Department of Computer Science and Engineering, University of Quebec in Outaouais, Gatineau, QC J8Y 3G5, Canada.
Department of Psychoeducation and Psychology, University of Quebec in Outaouais, Gatineau, QC J8X 3X7, Canada.
Sensors (Basel). 2024 Jul 7;24(13):4398. doi: 10.3390/s24134398.
The cognitive state of a person can be categorized using the circumplex model of emotional states, a continuous model of two dimensions: arousal and valence. The purpose of this research is to select a machine learning model(s) to be integrated into a virtual reality (VR) system that runs cognitive remediation exercises for people with mental health disorders. As such, the prediction of emotional states is essential to customize treatments for those individuals. We exploit the Remote Collaborative and Affective Interactions (RECOLA) database to predict arousal and valence values using machine learning techniques. RECOLA includes audio, video, and physiological recordings of interactions between human participants. To allow learners to focus on the most relevant data, features are extracted from raw data. Such features can be predesigned, learned, or extracted implicitly using deep learners. Our previous work on video recordings focused on predesigned and learned visual features. In this paper, we extend our work onto deep visual features. Our deep visual features are extracted using the MobileNet-v2 convolutional neural network (CNN) that we previously trained on RECOLA's video frames of full/half faces. As the final purpose of our work is to integrate our solution into a practical VR application using head-mounted displays, we experimented with half faces as a proof of concept. The extracted deep features were then used to predict arousal and valence values via optimizable ensemble regression. We also fused the extracted visual features with the predesigned visual features and predicted arousal and valence values using the combined feature set. In an attempt to enhance our prediction performance, we further fused the predictions of the optimizable ensemble model with the predictions of the MobileNet-v2 model.

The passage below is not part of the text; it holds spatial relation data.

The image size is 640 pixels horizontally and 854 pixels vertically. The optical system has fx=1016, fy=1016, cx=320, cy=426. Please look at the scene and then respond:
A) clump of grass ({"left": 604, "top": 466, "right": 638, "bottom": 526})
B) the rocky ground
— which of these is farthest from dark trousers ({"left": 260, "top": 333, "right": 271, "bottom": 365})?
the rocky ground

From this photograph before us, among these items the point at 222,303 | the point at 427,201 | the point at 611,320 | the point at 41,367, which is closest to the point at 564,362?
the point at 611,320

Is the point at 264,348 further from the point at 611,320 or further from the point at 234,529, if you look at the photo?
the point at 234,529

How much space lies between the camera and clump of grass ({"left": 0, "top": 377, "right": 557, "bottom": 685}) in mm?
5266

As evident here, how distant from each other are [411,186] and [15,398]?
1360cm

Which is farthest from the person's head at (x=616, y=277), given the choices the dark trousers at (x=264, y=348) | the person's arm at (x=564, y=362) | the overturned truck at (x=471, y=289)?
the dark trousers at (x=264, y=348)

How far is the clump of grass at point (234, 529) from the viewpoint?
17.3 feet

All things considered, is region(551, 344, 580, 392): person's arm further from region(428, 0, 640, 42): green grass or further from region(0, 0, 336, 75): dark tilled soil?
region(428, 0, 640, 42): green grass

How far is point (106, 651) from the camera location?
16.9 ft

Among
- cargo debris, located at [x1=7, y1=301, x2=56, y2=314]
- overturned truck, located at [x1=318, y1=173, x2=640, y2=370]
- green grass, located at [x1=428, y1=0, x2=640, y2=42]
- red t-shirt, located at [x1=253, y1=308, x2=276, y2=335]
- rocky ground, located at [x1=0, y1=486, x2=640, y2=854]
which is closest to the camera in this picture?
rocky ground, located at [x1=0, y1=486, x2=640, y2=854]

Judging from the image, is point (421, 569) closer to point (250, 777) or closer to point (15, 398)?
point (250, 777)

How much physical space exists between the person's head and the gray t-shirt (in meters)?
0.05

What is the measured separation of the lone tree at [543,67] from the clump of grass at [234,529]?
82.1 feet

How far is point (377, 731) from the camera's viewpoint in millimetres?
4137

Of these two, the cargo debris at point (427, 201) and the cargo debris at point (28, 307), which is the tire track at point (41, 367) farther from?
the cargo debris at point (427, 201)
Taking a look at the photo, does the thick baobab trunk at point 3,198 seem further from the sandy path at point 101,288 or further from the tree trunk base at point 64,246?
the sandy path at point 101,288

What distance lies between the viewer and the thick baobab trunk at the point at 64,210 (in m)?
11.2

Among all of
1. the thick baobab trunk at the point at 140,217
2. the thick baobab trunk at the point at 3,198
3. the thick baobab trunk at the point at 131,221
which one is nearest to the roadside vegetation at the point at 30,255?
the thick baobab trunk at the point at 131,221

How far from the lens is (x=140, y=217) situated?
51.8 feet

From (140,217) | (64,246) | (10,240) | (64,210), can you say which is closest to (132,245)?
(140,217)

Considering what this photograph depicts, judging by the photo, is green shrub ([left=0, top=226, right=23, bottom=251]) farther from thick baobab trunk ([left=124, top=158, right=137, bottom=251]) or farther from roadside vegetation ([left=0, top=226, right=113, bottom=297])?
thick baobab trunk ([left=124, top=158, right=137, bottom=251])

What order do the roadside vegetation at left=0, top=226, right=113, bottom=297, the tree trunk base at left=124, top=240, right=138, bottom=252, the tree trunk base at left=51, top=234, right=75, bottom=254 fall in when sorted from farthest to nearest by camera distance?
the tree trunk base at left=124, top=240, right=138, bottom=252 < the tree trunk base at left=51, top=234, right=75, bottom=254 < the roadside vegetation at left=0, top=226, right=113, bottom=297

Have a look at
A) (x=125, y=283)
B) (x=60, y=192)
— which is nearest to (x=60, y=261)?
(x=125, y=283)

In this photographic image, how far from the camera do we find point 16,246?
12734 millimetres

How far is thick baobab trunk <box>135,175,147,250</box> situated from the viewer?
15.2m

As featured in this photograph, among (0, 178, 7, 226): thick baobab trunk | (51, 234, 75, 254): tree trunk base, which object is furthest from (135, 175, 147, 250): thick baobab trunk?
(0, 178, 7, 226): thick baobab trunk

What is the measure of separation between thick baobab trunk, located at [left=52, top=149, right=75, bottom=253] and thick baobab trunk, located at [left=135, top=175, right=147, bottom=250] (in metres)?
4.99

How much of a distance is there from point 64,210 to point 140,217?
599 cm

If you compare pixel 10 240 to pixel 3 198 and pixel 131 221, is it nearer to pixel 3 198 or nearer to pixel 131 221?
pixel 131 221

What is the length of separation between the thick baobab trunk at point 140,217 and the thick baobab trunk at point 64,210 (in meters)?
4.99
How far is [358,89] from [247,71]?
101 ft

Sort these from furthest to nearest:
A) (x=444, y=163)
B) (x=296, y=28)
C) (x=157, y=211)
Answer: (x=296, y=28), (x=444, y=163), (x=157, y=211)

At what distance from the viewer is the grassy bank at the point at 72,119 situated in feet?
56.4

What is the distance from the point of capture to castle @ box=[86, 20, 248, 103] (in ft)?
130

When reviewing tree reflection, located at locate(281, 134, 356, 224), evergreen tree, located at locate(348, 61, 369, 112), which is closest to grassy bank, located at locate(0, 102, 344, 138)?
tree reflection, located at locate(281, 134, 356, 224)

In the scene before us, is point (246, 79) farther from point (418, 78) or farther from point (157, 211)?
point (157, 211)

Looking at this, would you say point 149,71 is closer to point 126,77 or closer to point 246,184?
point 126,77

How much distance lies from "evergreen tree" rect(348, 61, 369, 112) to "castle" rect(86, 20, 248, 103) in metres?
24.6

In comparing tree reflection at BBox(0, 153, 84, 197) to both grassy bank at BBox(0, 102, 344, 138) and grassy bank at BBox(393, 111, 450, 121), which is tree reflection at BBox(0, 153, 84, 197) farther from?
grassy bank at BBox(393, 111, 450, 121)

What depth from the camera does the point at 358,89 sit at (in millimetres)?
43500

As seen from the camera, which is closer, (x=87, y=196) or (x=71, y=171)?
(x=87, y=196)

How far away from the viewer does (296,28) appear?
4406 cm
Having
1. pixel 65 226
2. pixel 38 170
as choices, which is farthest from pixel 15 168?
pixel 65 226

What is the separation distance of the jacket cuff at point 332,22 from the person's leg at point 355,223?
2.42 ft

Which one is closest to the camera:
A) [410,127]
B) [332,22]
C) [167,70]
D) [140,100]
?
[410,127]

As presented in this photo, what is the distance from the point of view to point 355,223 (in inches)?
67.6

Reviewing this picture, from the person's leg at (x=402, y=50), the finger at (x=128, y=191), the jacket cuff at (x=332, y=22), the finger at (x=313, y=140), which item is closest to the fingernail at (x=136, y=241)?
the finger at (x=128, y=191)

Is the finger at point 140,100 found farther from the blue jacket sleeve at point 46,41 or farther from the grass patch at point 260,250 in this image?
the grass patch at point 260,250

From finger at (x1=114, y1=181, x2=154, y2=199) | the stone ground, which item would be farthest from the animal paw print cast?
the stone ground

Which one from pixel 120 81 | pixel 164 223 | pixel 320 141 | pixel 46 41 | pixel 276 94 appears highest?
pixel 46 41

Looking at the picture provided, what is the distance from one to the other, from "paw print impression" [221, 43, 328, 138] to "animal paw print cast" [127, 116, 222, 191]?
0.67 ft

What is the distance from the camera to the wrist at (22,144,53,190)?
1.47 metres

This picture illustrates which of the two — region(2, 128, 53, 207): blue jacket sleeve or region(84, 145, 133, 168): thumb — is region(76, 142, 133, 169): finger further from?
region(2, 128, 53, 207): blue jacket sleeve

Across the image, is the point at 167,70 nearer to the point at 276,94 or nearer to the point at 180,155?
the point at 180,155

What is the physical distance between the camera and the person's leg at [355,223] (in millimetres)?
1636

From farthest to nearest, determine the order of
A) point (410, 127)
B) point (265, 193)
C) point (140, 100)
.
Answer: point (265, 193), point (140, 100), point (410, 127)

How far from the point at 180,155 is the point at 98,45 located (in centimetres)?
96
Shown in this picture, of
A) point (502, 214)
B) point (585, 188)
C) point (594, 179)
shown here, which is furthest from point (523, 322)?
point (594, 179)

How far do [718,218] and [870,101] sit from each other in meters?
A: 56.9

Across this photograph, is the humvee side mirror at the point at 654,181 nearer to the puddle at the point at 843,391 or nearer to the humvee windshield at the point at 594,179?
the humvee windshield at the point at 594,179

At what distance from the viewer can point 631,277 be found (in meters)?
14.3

After decision fusion, we achieved a root mean squared error (RMSE) of 0.1140, a Pearson's correlation coefficient (PCC) of 0.8000, and a concordance correlation coefficient (CCC) of 0.7868 on arousal predictions. We achieved an RMSE of 0.0790, a PCC of 0.7904, and a CCC of 0.7645 on valence predictions.
人的认知状态可以使用情绪状态的双循环模型进行分类,这是一个连续的二维模型:唤醒度和效价。本研究的目的是选择机器学习模型(多个),将其集成到虚拟现实(VR)系统中,为心理健康障碍患者运行认知矫正练习。因此,预测情绪状态对于为这些个体定制治疗方案至关重要。我们利用远程协作和情感交互(RECOLA)数据库,使用机器学习技术预测唤醒度和效价值。RECOLA 包括人类参与者之间交互的音频、视频和生理记录。为了让学习者专注于最相关的数据,从原始数据中提取特征。这些特征可以是预先设计的、学习的或使用深度学习器隐式提取的。我们之前关于视频记录的工作侧重于预先设计的和学习的视觉特征。在本文中,我们将工作扩展到深度视觉特征。我们的深度视觉特征是使用我们之前在 RECOLA 的全/半人脸视频帧上训练过的 MobileNet-v2 卷积神经网络(CNN)提取的。由于我们工作的最终目的是将我们的解决方案集成到使用头戴式显示器的实际 VR 应用程序中,因此我们以半脸作为概念验证进行了实验。然后,使用可优化的集成回归来通过提取的深度特征预测唤醒度和效价值。我们还将提取的视觉特征与预先设计的视觉特征融合,并使用组合特征集预测唤醒度和效价值。为了提高我们的预测性能,我们进一步融合了可优化集成模型和 MobileNet-v2 模型的预测。在决策融合之后,我们在唤醒度预测方面实现了均方根误差(RMSE)为 0.1140、皮尔逊相关系数(PCC)为 0.8000 和一致性相关系数(CCC)为 0.7868。我们在效价预测方面实现了 RMSE 为 0.0790、PCC 为 0.7904 和 CCC 为 0.7645。